The $961,000, five-year NSF CAREER grant will allow mathematics assistant professor Daniel Reinholz and a University of Washington, Seattle collaborator, Niral Shah, to study in greater depth how to deploy the open-source EQUIP app to improve equity and make educators aware of bias.
“Teachers are some of the hardest working people I know, and they really care about their students,” said Reinholz. “But usually when we plan on teaching a class, we’re not thinking about how our biases could lead us to treat different groups of students inequitably.”
Even unintended bias can lead to patterns set early on which continue into college, defining the expectations from students of certain communities, how actively they participate in class, what career goals they set for themselves, and what they aspire to and ultimately achieve.

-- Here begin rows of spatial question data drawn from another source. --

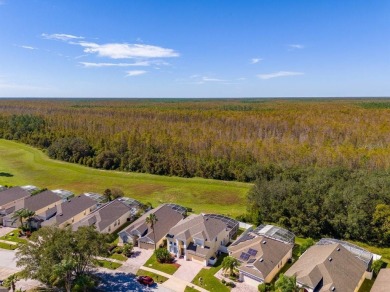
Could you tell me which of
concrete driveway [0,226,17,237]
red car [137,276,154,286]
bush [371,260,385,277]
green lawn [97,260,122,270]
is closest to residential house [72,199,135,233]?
green lawn [97,260,122,270]

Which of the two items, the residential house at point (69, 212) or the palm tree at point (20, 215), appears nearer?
the palm tree at point (20, 215)

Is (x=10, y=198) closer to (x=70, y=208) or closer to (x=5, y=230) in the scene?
(x=5, y=230)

Reinholz hopes to change such patterns with EQUIP.
Reinholz, who is part of SDSU’s Center for Research in Mathematics and Science Education, developed the app to track classroom participation and generate real-time analytics based on these inputs that can be used to improve classroom equity.
“Instructors are genuinely surprised when they first receive data about their own classrooms,” Reinholz said. “Even if they are aware of a few dominant students, they may not recognize patterns of racial and gender inequity.”
The app can be used for a wide variety of subjects, not just math.
In the first phase of research under the grant, he will look at improving analytics, and in the second and third phases which will run parallel, he will observe classroom dynamics at SDSU and work with his colleagues to help them understand racial equity patterns.
Reinholz got word of the NSF career grant in May. He sees it as even more relevant today, however, with the burgeoning social movements of the last month as the nation grapples with the racial and social issues underlying a history of police shootings.
“There is structural racism in our society and within our schools,” said Reinholz. Stereotypes lead to biases, he added, that can lead to instructors unconsciously assuming women and girls aren’t as good at math as their male peers, or underestimating the brilliance of Black and Latinx students.
Students can pick up on these biases, and incorrectly believe for instance that the scientists who make discoveries are mostly older white men. This makes for a self-perpetuating cycle of biases that feed wrong beliefs.
Outreach about bias has already been happening at SDSU, thanks to the professors of equity, a faculty group dedicated to teaching their colleagues on diversity, inclusiveness and combating implicit bias. His work through the NSF grant will link back to those efforts in what Reinholz said can be a more “thoughtful” way, sharing data that allows educators to see the nuances of equity.
He will survey colleagues to see what changes result from their engagement with the app, and based on the results, will devise additional interventions as needed. He expects it will take time, and the awareness will percolate slowly before it rises to the top and brings about progressive change.
At the end of five years, he intends to put together a user guide to support other educational institutions using EQUIP for professional development. He will also revise the app and have a better idea of how users leverage the data it generates to reduce bias and promote racial equity when teaching.